**Instructions to follow**
The listing below holds a line with "scientific name: Mus" and a line with "A: Mouse (Mus).". Reproduce those two lines exactly, plus everything between them.

===== Material supplied

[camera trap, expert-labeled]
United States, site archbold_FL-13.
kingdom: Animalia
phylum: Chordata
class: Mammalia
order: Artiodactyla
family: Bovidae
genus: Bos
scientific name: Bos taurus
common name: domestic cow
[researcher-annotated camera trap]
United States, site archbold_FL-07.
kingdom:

==========
===== Material supplied

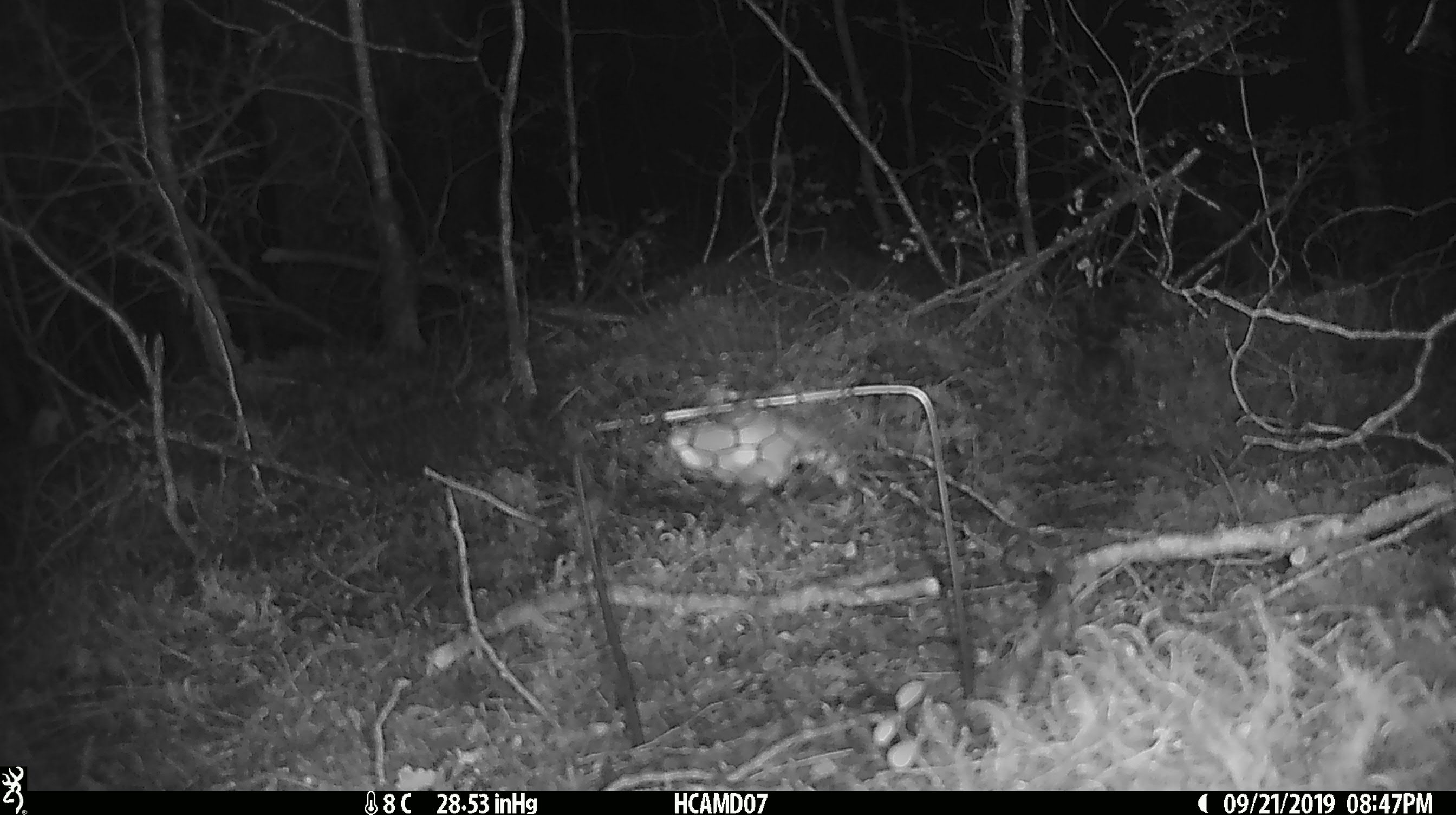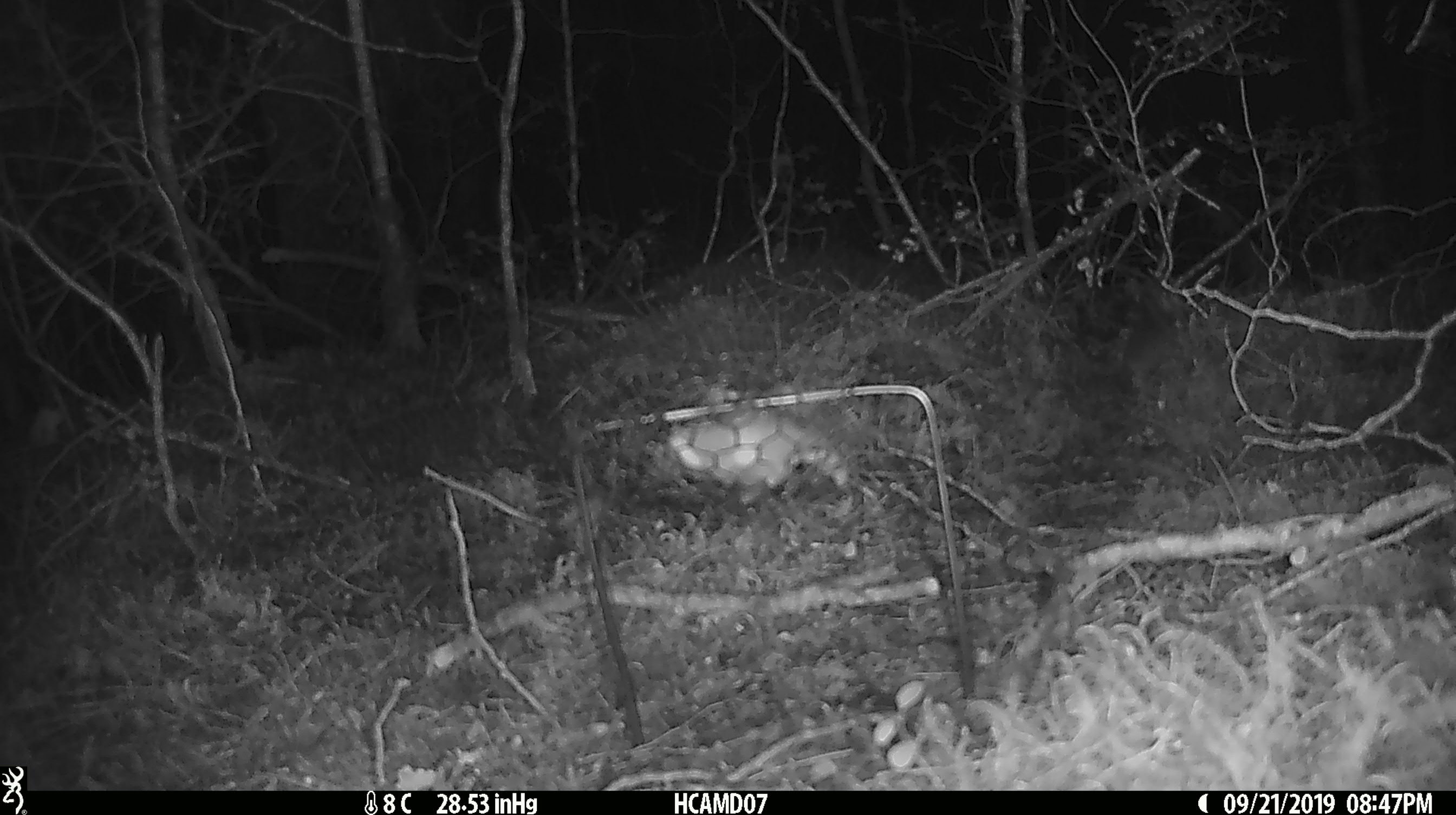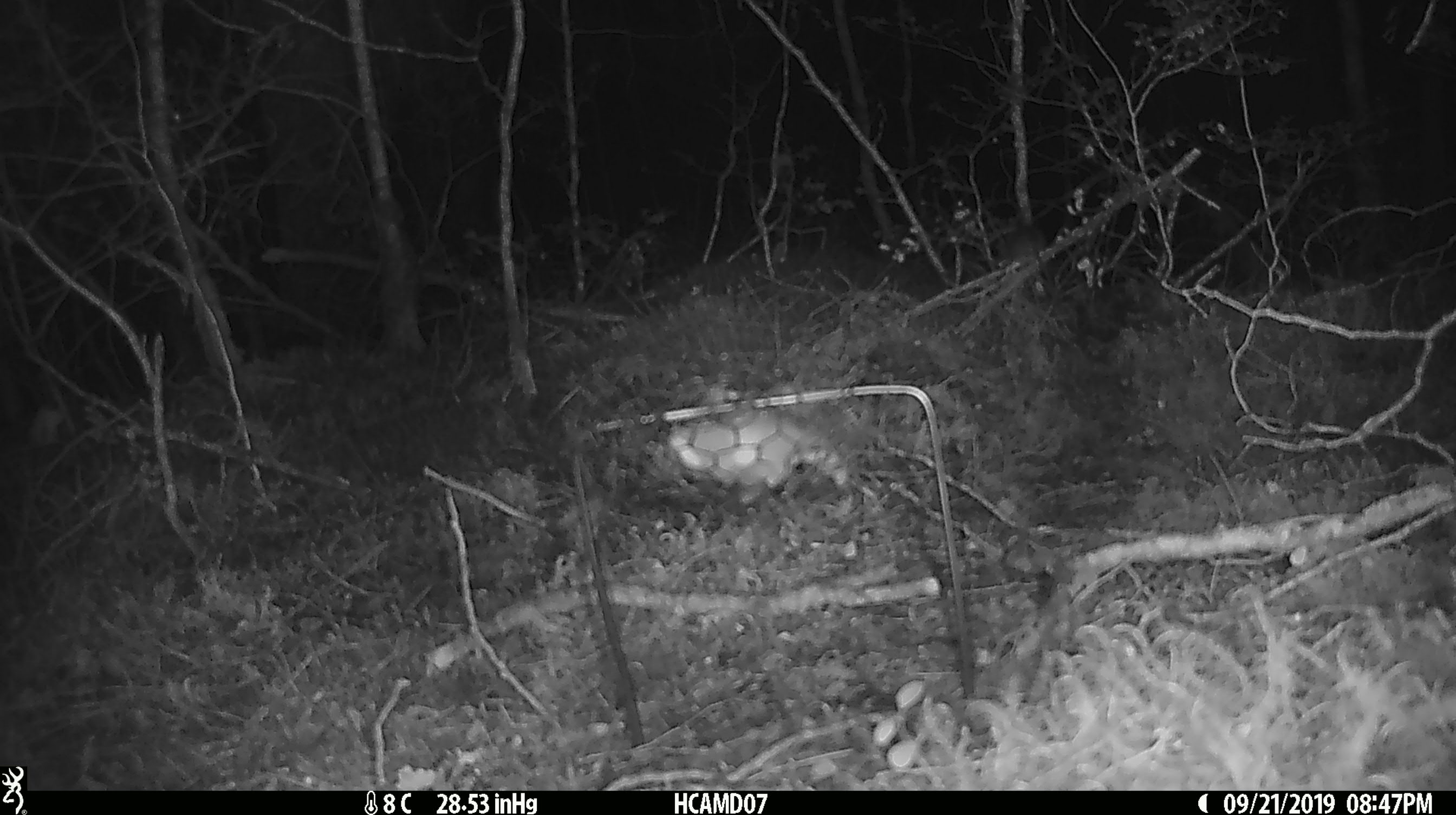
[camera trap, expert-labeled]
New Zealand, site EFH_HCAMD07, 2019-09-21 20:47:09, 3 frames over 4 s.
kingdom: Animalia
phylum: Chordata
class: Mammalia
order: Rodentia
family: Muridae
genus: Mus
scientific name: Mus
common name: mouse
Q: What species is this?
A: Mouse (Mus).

==========

**Written solution**
scientific name: Mus
common name: mouse
Q: What species is this?
A: Mouse (Mus).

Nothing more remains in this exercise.